--- EXCERPTED TEXT ---
Address
- 830 Old Clairton Road Jefferson Hills, Pennsylvania United States

District information
- Type: Public school district
- Grades: K-12
- District ID: conference = WPIAL

Students and staff
- District mascot: Jaguar
- Colors: Black and gold

Other information
- Website: www.wjhsd.net

= West Jefferson Hills School District =

School district in Pennsylvania, USA

West Jefferson Hills School District is a midsized, suburban, public school system for residents of Jefferson Hills, West Elizabeth, and Pleasant Hills. Each of these South Hills communities are suburbs of Pittsburgh, Pennsylvania. West Jefferson Hills School District encompasses approximately 20 square miles. Per the 2015 local census data, it serves a resident population of 20,500.

== Schools ==

===Thomas Jefferson High School===

Thomas Jefferson High School Was built on property owned by two separate land owners. One of the original properties was part of Chamberlin Farm and served as the main orchard. Land was acquired by emanate domain to build the original High School. High School serves grades nine through twelve with a current enrollment of approximately 1,000 students in a community of approximately 20,150 residents comprising West Elizabeth, Jefferson Hills and Pleasant Hills Borough. Thomas Jefferson High School provides a comprehensive academic program and competitive athletics. Approximately seventy percent of graduating seniors go on to four-year college programs. A brand-new 300,000 square-foot building officially opened its doors for the 2019–2020 school year. The new Thomas Jefferson High School has three main components which include an Arts Wing, Academic Wing, and Athletic Wing with the main entry architecture modeled after Thomas Jefferson's Monticello. A beautiful mural commissioned by TJ Arts flanks the atrium and features a large-scale portrait of Thomas Jefferson by Dennis Stocke, local artist and art teacher at Boyce Middle School in the Upper St. Clair School District. The state-of-the-art high school is designed to maximize learning through diverse, collaborative, technology-rich spaces and support a variety of teaching methods to meet the needs of every student and personalize learning for years to come.

===Pleasant Hills Middle School===

Pleasant Hills Middle School is located in the Pleasant Hills Borough at 404 Old Clairton Road. The school serves students in sixth, seventh, and eighth grades. The school was constructed in 1965 and recently celebrated its 50th anniversary. A major renovation was completed in 2004 providing an upgrade to classrooms, facilities and additional learning spaces.

===Jefferson Hills Intermediate School===
Jefferson Hills Intermediate School currently has an enrollment of approximately 750 students in grades 3–5 built around personalized learning and customization to meet the needs of every student. In addition to the core academic areas, students attend art, music, physical education, and library on a weekly rotation. Additionally, students also will have the opportunity to participate in an instrumental band and choral program beginning in fourth grade.

Mr. Very is the principal of Jefferson Hills Intermediate School.
---
◆ ACTIONS TO TAKE
a) According to the district article, in what year was Pleasant Hills Middle School constructed?
b) List the areas that Jefferson Hills Intermediate School students attend on a weekly rotation, as named in the district article.
c) Print the stretch of the district article from "Students and staff" through "population of 20,500.".
Answer using only the district article, with no outside knowledge.
--- ENTRIES SUPPLIED ---
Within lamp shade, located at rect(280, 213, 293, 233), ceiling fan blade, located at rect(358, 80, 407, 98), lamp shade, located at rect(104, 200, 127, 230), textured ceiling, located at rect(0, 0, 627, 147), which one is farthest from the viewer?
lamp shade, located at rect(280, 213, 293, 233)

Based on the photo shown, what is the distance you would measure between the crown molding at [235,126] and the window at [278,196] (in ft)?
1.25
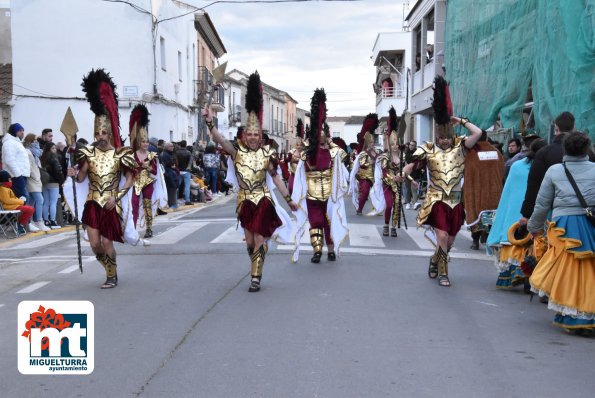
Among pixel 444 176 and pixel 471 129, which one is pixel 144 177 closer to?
pixel 444 176

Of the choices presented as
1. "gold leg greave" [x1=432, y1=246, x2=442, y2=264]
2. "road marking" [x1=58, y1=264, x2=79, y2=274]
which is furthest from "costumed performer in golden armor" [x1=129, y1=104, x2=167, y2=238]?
"gold leg greave" [x1=432, y1=246, x2=442, y2=264]

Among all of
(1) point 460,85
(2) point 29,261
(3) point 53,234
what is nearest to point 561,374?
(2) point 29,261

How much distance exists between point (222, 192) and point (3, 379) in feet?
76.2

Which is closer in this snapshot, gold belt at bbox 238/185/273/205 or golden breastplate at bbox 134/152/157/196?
gold belt at bbox 238/185/273/205

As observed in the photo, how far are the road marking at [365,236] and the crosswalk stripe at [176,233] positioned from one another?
3.13 meters

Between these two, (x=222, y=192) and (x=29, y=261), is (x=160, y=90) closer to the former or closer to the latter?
(x=222, y=192)

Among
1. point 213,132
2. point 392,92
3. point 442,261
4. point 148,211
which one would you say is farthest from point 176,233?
point 392,92

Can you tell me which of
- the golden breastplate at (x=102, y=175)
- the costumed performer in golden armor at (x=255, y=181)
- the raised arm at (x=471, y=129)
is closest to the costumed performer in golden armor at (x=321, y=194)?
the costumed performer in golden armor at (x=255, y=181)

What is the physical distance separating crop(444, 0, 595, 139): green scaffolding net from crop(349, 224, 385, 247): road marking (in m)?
3.31

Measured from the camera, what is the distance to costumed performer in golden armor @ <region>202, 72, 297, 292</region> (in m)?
7.79

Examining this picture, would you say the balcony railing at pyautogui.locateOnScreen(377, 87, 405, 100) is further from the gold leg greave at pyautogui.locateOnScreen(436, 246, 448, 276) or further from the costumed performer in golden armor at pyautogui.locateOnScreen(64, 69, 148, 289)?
the costumed performer in golden armor at pyautogui.locateOnScreen(64, 69, 148, 289)

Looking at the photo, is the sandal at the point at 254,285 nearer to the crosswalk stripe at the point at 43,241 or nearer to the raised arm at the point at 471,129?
the raised arm at the point at 471,129

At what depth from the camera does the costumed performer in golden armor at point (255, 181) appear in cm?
779

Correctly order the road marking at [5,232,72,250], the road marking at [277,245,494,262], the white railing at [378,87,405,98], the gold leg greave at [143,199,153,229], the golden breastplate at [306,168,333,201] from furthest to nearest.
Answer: the white railing at [378,87,405,98] → the gold leg greave at [143,199,153,229] → the road marking at [5,232,72,250] → the road marking at [277,245,494,262] → the golden breastplate at [306,168,333,201]
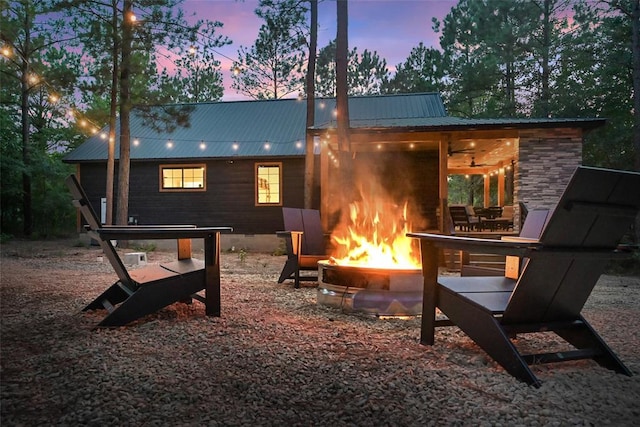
---
◆ ANSWERS TO THE EXERCISES
a) 1965

b) Art, music, physical education, library

c)
Students and staff
- District mascot: Jaguar
- Colors: Black and gold

Other information
- Website: www.wjhsd.net

= West Jefferson Hills School District =

School district in Pennsylvania, USA

West Jefferson Hills School District is a midsized, suburban, public school system for residents of Jefferson Hills, West Elizabeth, and Pleasant Hills. Each of these South Hills communities are suburbs of Pittsburgh, Pennsylvania. West Jefferson Hills School District encompasses approximately 20 square miles. Per the 2015 local census data, it serves a resident population of 20,500.